Your instructions:
Rewrite the rows as a Markdown table with the columns Number and Line, starting with the first row and going on through the row containing "Is the value for 100mg/mL". Leave out any blank lines.

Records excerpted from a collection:
_ _ _ _ _

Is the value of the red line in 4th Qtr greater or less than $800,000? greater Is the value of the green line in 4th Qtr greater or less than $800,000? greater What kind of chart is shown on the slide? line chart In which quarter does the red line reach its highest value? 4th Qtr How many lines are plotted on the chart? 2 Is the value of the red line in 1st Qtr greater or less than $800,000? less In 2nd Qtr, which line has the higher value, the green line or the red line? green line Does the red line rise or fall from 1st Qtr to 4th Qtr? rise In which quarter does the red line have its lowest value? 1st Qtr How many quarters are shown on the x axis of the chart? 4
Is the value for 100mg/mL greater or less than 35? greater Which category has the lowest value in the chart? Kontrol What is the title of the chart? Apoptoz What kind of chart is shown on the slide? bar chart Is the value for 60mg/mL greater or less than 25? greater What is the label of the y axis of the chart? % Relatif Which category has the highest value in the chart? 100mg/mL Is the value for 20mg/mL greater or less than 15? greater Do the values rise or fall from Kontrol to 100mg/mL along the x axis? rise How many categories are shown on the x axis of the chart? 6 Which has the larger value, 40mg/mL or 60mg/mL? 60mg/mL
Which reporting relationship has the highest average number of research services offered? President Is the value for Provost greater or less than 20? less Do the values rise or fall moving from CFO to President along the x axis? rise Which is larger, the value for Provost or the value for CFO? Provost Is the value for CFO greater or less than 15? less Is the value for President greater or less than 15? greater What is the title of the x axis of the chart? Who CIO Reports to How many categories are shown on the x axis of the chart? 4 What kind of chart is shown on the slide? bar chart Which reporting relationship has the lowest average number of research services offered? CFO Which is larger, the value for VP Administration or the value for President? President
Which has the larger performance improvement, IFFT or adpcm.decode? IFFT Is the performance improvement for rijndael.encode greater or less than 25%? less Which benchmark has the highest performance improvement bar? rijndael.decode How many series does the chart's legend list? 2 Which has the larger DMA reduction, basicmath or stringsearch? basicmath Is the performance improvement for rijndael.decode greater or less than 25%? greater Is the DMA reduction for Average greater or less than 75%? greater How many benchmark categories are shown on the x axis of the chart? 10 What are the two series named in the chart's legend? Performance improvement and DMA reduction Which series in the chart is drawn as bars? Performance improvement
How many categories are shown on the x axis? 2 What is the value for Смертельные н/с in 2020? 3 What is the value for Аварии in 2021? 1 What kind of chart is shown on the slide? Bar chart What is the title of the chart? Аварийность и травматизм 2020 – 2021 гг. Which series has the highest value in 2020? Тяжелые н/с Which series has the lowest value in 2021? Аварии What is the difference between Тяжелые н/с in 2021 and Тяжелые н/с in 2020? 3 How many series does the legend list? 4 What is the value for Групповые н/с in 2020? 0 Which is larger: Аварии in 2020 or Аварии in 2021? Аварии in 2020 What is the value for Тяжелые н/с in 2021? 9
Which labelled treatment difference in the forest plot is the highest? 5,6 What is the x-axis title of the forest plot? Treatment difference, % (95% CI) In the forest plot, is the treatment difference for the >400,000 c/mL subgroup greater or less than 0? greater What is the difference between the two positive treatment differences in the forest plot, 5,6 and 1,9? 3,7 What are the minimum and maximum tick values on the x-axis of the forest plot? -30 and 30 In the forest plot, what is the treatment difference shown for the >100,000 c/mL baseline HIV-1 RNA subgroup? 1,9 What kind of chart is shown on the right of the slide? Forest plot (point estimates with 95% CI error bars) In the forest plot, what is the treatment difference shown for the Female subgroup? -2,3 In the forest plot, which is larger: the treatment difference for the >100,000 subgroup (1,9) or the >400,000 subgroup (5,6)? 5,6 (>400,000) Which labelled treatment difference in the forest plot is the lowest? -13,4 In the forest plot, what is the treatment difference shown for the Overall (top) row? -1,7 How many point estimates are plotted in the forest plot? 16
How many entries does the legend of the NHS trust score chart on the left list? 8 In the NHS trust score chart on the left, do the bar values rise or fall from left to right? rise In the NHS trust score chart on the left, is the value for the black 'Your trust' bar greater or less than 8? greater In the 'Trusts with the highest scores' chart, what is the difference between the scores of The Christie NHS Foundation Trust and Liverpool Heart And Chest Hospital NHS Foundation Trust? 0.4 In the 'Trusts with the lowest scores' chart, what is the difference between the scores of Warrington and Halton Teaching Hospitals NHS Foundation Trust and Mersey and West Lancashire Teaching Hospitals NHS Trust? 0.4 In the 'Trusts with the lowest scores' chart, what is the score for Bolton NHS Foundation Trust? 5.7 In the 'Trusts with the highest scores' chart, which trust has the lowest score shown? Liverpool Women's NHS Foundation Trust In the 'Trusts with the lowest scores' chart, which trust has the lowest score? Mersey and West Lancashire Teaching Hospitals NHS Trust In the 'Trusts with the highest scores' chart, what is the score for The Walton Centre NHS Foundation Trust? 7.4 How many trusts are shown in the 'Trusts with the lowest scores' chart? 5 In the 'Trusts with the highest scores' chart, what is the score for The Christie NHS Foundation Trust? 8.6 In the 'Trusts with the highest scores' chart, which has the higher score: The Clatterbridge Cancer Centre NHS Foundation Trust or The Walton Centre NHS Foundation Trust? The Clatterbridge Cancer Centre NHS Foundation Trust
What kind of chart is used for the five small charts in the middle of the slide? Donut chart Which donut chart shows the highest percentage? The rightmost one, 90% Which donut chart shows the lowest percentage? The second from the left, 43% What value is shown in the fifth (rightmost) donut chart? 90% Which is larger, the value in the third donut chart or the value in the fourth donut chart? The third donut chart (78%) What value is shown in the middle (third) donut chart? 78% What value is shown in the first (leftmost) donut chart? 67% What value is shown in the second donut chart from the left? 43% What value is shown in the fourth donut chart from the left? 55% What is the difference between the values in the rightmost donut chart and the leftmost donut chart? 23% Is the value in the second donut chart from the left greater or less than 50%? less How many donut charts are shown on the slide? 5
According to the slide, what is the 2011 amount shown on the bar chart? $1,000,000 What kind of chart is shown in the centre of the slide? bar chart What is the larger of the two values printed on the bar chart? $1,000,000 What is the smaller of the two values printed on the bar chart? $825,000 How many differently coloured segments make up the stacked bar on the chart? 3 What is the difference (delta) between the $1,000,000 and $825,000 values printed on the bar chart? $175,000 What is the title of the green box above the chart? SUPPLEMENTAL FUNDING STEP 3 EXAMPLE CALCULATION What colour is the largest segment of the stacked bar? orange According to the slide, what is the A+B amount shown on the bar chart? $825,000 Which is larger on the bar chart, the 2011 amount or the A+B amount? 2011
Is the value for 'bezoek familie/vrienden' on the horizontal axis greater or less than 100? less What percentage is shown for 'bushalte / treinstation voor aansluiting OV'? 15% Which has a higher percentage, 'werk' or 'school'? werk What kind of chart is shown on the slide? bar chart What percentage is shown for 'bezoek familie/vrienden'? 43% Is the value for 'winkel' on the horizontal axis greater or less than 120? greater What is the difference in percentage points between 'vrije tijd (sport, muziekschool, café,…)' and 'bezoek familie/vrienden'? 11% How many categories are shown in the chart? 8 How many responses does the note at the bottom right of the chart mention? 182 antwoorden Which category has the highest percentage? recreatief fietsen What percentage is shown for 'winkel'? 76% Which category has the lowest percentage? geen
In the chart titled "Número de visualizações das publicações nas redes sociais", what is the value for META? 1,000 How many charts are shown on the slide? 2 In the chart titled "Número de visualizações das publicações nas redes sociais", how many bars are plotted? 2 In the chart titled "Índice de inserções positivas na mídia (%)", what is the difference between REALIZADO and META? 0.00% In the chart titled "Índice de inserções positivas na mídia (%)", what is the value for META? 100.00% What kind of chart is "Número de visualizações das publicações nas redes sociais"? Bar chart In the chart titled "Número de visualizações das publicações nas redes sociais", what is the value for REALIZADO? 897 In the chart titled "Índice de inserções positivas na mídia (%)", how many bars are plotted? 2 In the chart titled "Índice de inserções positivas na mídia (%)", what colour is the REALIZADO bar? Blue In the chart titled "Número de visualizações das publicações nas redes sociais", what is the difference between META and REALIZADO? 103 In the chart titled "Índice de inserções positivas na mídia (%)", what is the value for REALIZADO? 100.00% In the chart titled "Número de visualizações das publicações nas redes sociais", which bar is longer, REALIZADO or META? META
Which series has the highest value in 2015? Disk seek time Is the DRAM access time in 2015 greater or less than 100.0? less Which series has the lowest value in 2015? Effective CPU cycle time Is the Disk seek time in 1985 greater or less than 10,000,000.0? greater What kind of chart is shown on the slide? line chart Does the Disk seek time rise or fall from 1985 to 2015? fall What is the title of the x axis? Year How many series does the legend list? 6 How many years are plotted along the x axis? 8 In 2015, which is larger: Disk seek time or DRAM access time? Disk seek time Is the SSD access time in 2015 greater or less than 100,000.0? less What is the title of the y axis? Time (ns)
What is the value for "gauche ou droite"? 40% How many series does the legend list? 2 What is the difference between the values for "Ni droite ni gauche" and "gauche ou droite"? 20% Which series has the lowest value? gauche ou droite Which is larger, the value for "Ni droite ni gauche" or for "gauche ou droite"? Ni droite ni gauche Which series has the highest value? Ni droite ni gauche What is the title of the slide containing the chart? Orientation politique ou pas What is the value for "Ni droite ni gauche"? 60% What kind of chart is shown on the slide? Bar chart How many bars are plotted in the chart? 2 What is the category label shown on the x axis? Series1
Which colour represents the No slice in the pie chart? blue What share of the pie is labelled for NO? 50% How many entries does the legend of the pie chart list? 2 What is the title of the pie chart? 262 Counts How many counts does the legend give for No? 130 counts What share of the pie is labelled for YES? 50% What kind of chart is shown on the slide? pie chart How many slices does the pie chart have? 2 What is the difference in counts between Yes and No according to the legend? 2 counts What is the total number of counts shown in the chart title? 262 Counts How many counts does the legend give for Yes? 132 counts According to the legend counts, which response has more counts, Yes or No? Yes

_ _ _ _ _

Reply to the task:
| Number | Line |
|---|---|
| 1 | Is the value of the red line in 4th Qtr greater or less than $800,000? greater Is the value of the green line in 4th Qtr greater or less than $800,000? greater What kind of chart is shown on the slide? line chart In which quarter does the red line reach its highest value? 4th Qtr How many lines are plotted on the chart? 2 Is the value of the red line in 1st Qtr greater or less than $800,000? less In 2nd Qtr, which line has the higher value, the green line or the red line? green line Does the red line rise or fall from 1st Qtr to 4th Qtr? rise In which quarter does the red line have its lowest value? 1st Qtr How many quarters are shown on the x axis of the chart? 4 |
| 2 | Is the value for 100mg/mL greater or less than 35? greater Which category has the lowest value in the chart? Kontrol What is the title of the chart? Apoptoz What kind of chart is shown on the slide? bar chart Is the value for 60mg/mL greater or less than 25? greater What is the label of the y axis of the chart? % Relatif Which category has the highest value in the chart? 100mg/mL Is the value for 20mg/mL greater or less than 15? greater Do the values rise or fall from Kontrol to 100mg/mL along the x axis? rise How many categories are shown on the x axis of the chart? 6 Which has the larger value, 40mg/mL or 60mg/mL? 60mg/mL |